In 2011, Arctic has started to engage its end consumers through the means of social media (e.g. Facebook) to reinforce the brand's awareness. The company was also a platinum partner with PCR Retail Boot Camp – a new conference and expo for the UK PC and IT channel.

==Collaborations==
Arctic also produces cooling solutions for several graphic card manufactures; in most cases improving cooling beyond the OEM cooler.
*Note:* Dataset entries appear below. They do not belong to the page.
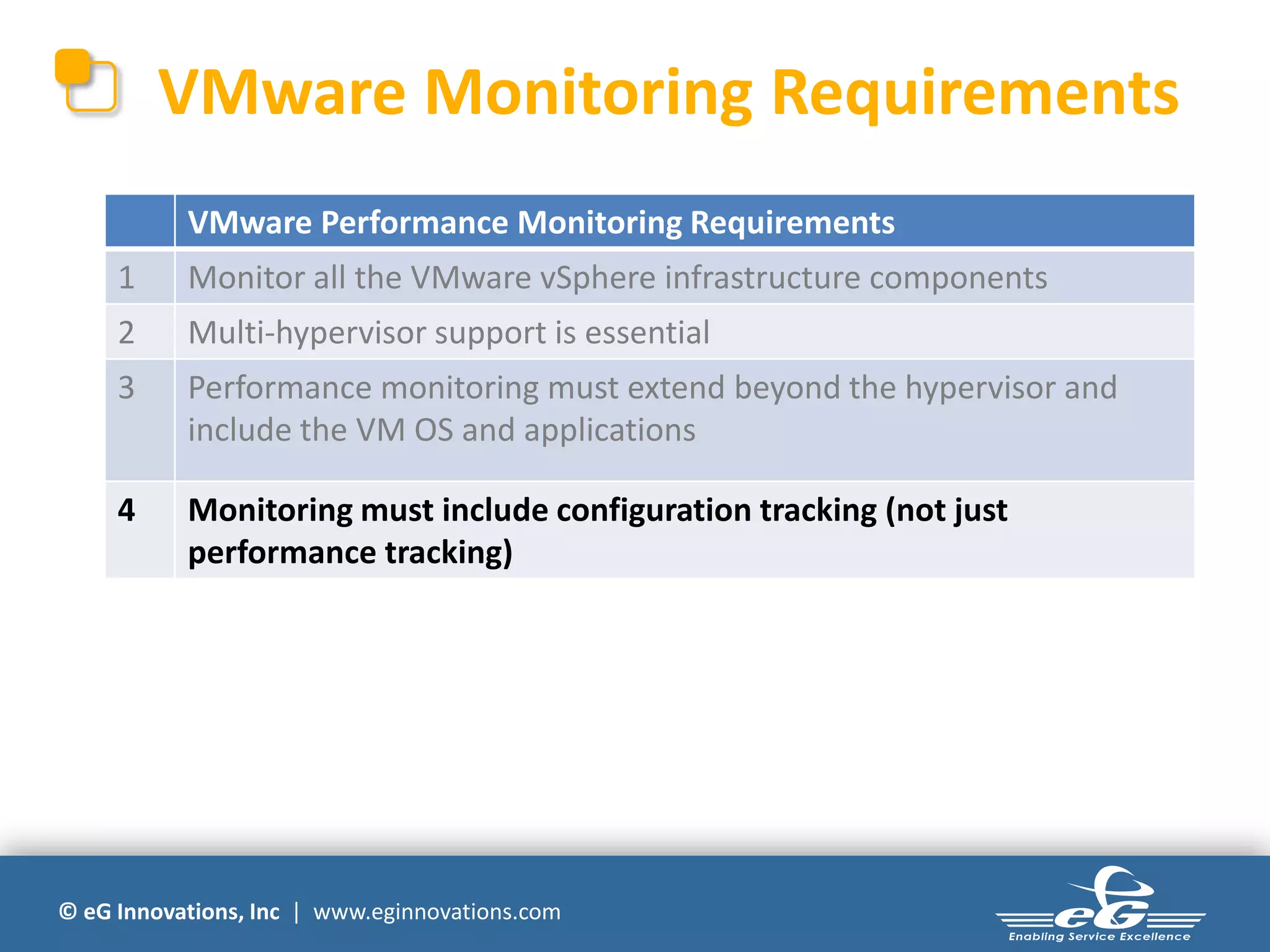 VMware Monitoring Requirements

| | VMware Performance Monitoring Requirements |
|---|---|
| 1 | Monitor all the VMware vSphere infrastructure components |
| 2 | Multi-hypervisor support is essential |
| 3 | Performance monitoring must extend beyond the hypervisor and include the VM OS and applications |
| 4 | Monitoring must include configuration tracking (not just performance tracking) |

© eG Innovations, Inc | www.eginnovations.com

eG
Enabling Service Excellence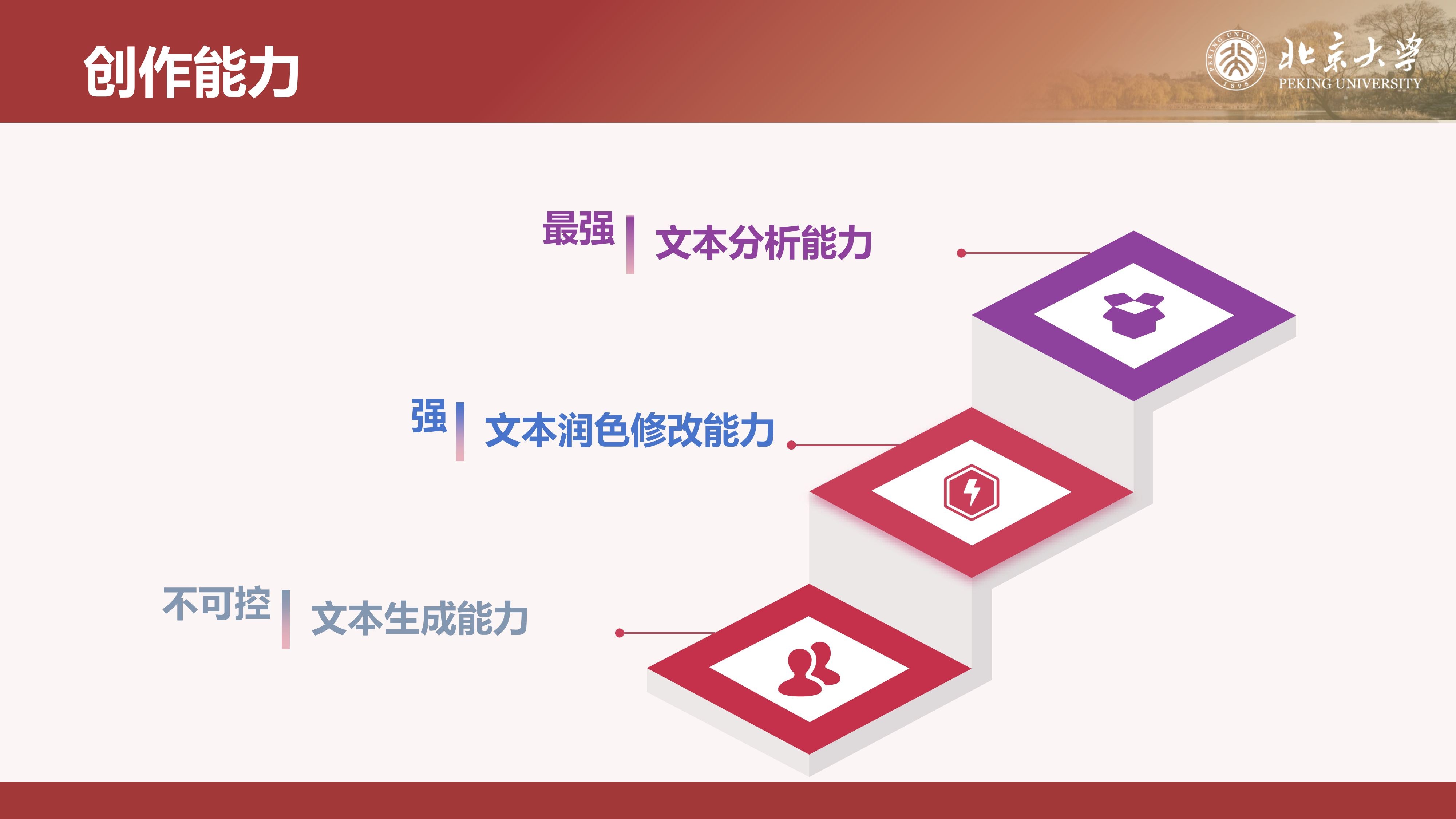 创作能力

北京大学
PEKING UNIVERSITY

最强 文本分析能力

强 文本润色修改能力

不可控 文本生成能力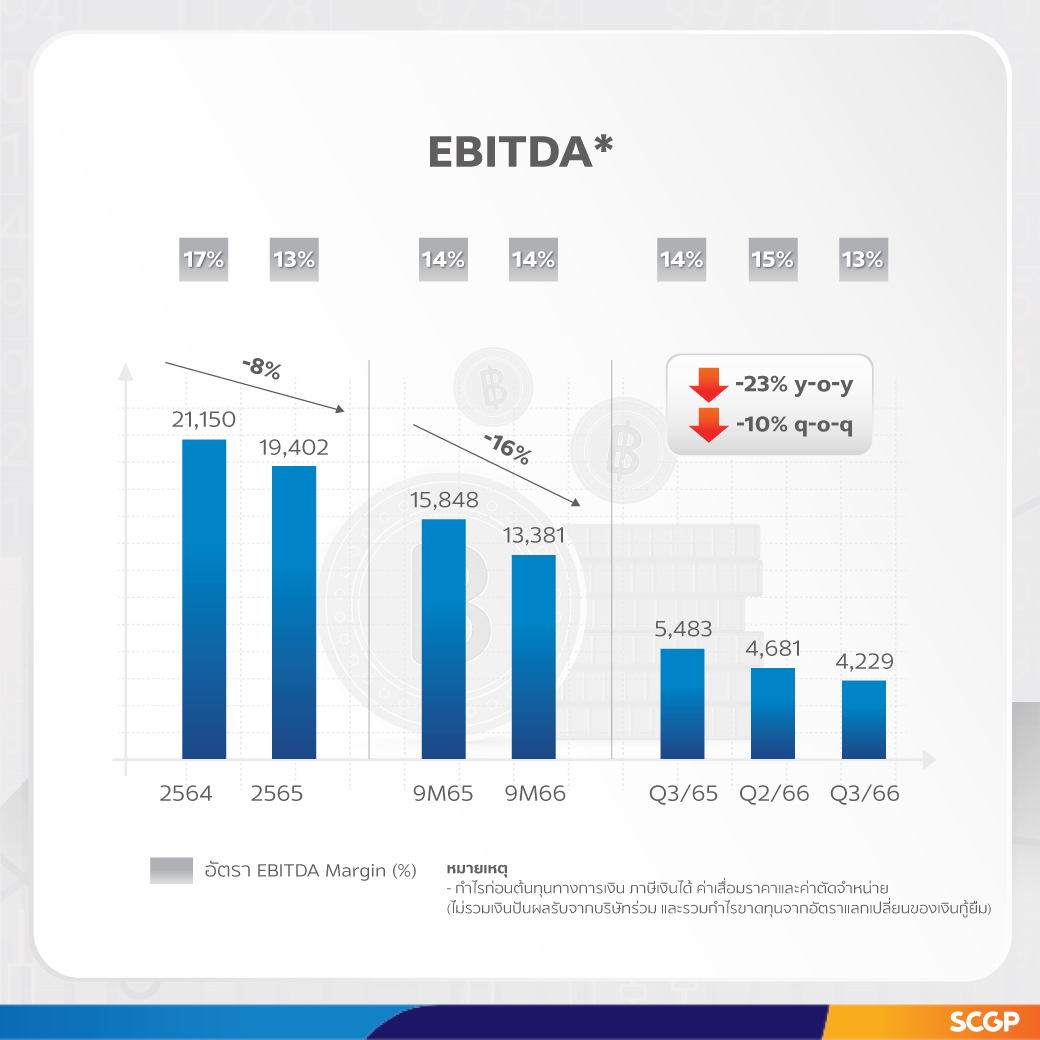 EBITDA*

17% 13% 14% 14% 14% 15% 13%

-8%

-16%

-23% y-o-y
-10% q-o-q

21,150 19,402 15,848 13,381 5,483 4,681 4,229

2564 2565 9M65 9M66 Q3/65 Q2/66 Q3/66

อัตรา EBITDA Margin (%)

หมายเหตุ
- กำไรก่อนต้นทุนทางการเงิน ภาษีเงินได้ ค่าเสื่อมราคาและค่าตัดจำหน่าย (ไม่รวมเงินปันผลรับจากบริษัทร่วม และรวมกำไรขาดทุนจากอัตราแลกเปลี่ยนของเงินกู้ยืม)

SCGP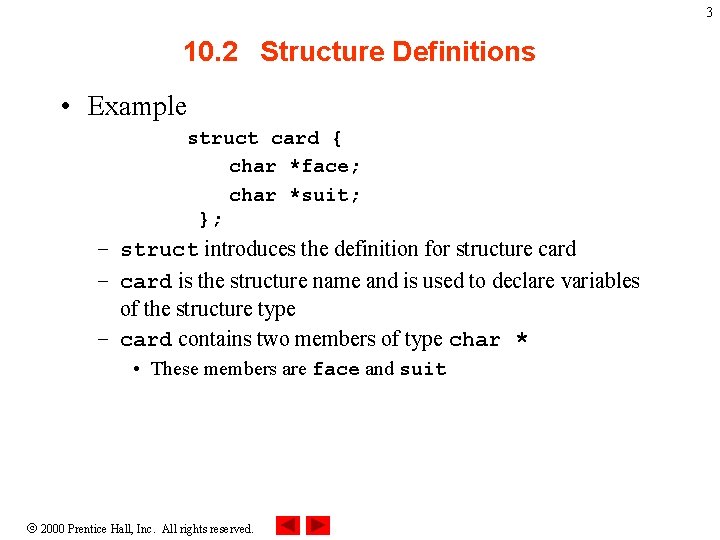 3

10.2 Structure Definitions

• Example

struct card {
char *face;
char *suit;
};

– struct introduces the definition for structure card
– card is the structure name and is used to declare variables of the structure type
– card contains two members of type char *
• These members are face and suit

© 2000 Prentice Hall, Inc. All rights reserved.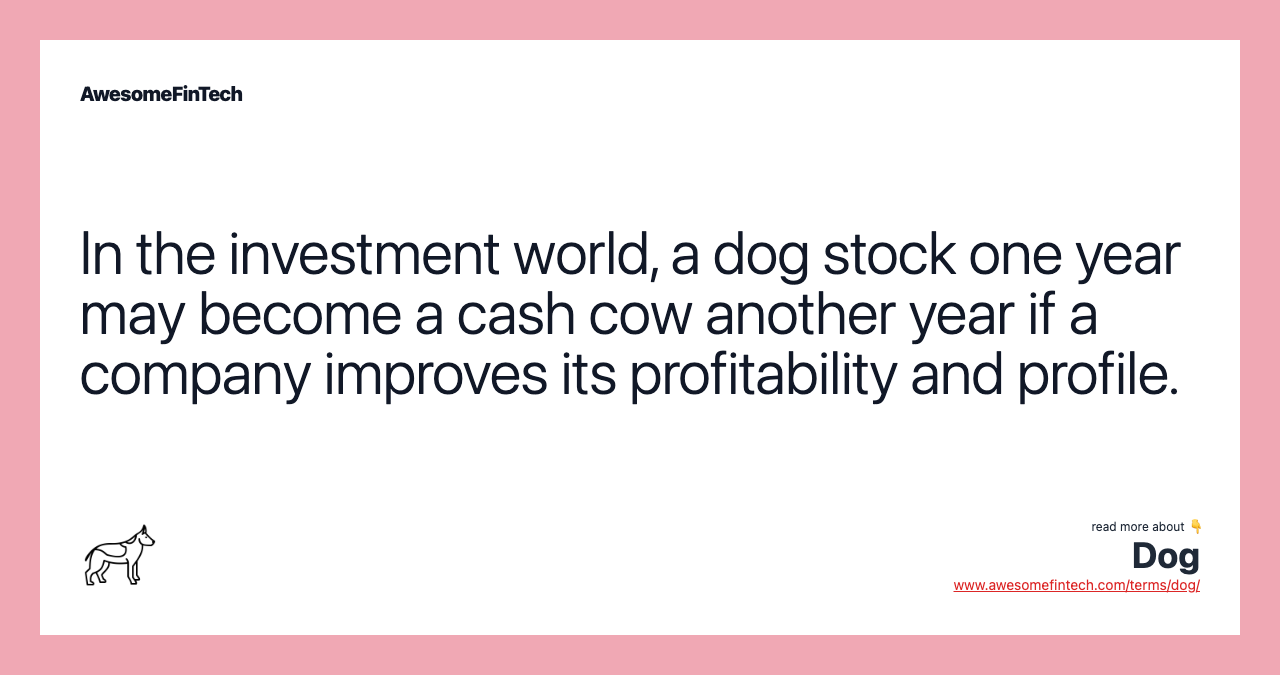 AwesomeFinTech

In the investment world, a dog stock one year may become a cash cow another year if a company improves its profitability and profile.

read more about 👇
Dog
www.awesomefintech.com/terms/dog/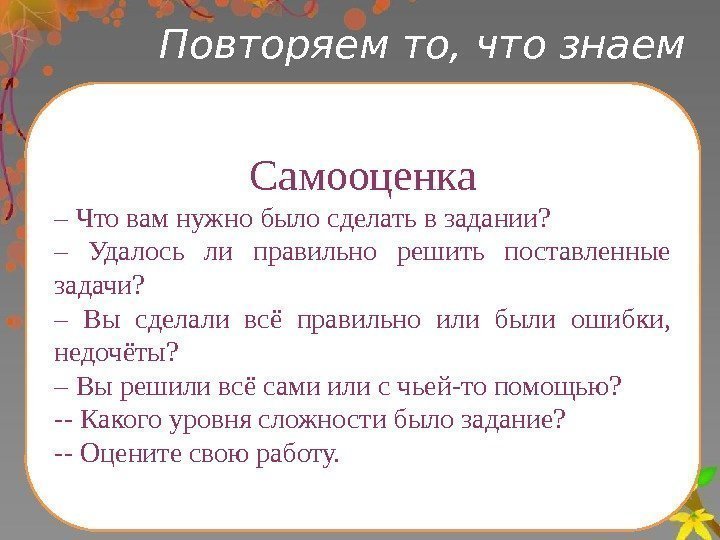 Повторяем то, что знаем

Самооценка

– Что вам нужно было сделать в задании?
– Удалось ли правильно решить поставленные задачи?
– Вы сделали всё правильно или были ошибки, недочёты?
– Вы решили всё сами или с чьей-то помощью?
-- Какого уровня сложности было задание?
-- Оцените свою работу.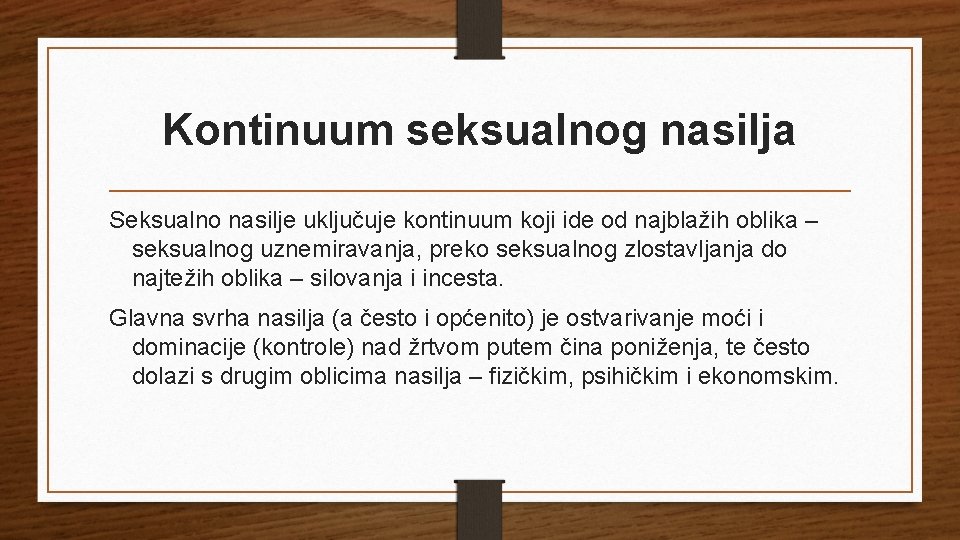 Kontinuum seksualnog nasilja

Seksualno nasilje uključuje kontinuum koji ide od najblažih oblika – seksualnog uznemiravanja, preko seksualnog zlostavljanja do najtežih oblika – silovanja i incesta.

Glavna svrha nasilja (a često i općenito) je ostvarivanje moći i dominacije (kontrole) nad žrtvom putem čina poniženja, te često dolazi s drugim oblicima nasilja – fizičkim, psihičkim i ekonomskim.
These include but are not limited to:

- AMD (formerly ATI)
- Club 3D
- ECS
- Galaxy
- Hightech Information System (HIS)
- Inno3D
- TUL (PowerColor)
- Sapphire Technology
- Sparkle
- Zotac

==Partnership with OpenELEC==

Due to the strategic mistake of bundling the MC001 with Microsoft Windows 7 and the high price the MC001 was very badly sold. To increase sales, on 5 February 2013, Arctic announced their new partnership with OpenELEC. Arctic worked with OpenELEC together and combined a fully passive cooled entertainment system - the MC001 media centre (US and EU version) equipped with the latest XBMC 12 (OpenELEC 3.0) platform. Arctic and OpenELEC were planning on their next release, aimed to provide a more dedicated builds for the Arctic MC001 systems. Shortly after their partnership with OpenELEC, the development of passively cooled media centers was abandoned.

==Dispute==
Arctic was reportedly planning to file a lawsuit against AMD for the infringement of its trademark "Fusion", the name that AMD used to describe its series of APUs which integrate x86 processing cores with Radeon stream processors on the same piece of silicon. In light of the lawsuit, AMD has announced earlier in 2012 its plans to drop its Fusion branding in favor of the Heterogeneous Systems Architecture (HSA). On 23 January 2013, Arctic announced that the company and AMD arrived at a mutual agreement in settling the "Fusion" trademark dispute without any disclosure of the terms.